Idee già chiare invece tra gli esponenti del gruppo Unione per Siniscola e Zente nova che vede nei banchi dell’opposizione Antonio Satta e Caterina Floris «dopo cinque anni di passi indietro e una pessima amministrazione, le prossime comunali aprono lo scenario ad uno sconfinato campo di azione in grado di ridefinire le priorità e i bisogni, nonché restituire ai cittadini il potere reale di decidere delle proprie sorti – dicono i due consiglieri –. Attraversiamo una grave crisi economica e sociale e noi siamo attivi da tempo nel processo di unità di tutte le forze dell’area progressista, ambientalista, autonomista, democratica, indipendentista protese nello sforzo di lavorare ad un progetto condiviso».

L’obiettivo è quindi chiaro, fare del secondo centro del Nuorese una cittadina all’altezza del suo ruolo. «Vogliamo partire dalla riqualificazione di strade e piazze – spiegano Satta e Floris – del verde e del centro storico per arrivare al potenziamento degli interventi nel campo sociale, culturale economico-occupazionale per migliorare la qualità della vita restituendo bellezza e dignità agli spazi cittadini.
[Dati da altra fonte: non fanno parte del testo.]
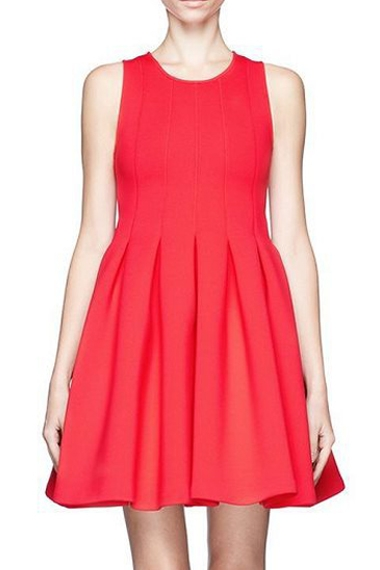 Red Sleeveless Pleating Dress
Siniscola e i centri di La Caletta, Santa Lucia, Capo Comino – concludono – offrono ampi spazi di rafforzamento e crescita di un sistema di strutture associative delle imprese pastorizie, agricole e agroalimentari per il quale esistono sicuramente ampie possibilità di consolidamento. Bandi aperti possono produrre posti di lavoro al rifugio S’Adde, campeggio Le Ginestre, l’ex colonia di Capo Comino, le terre di Su Gattu e l’ex centro polivalente. Siamo convinti che dalla crisi se ne esca socializzando e ampliando le opportunità di lavoro per una migliore redistribuzione del reddito a favore di una crescita collettiva».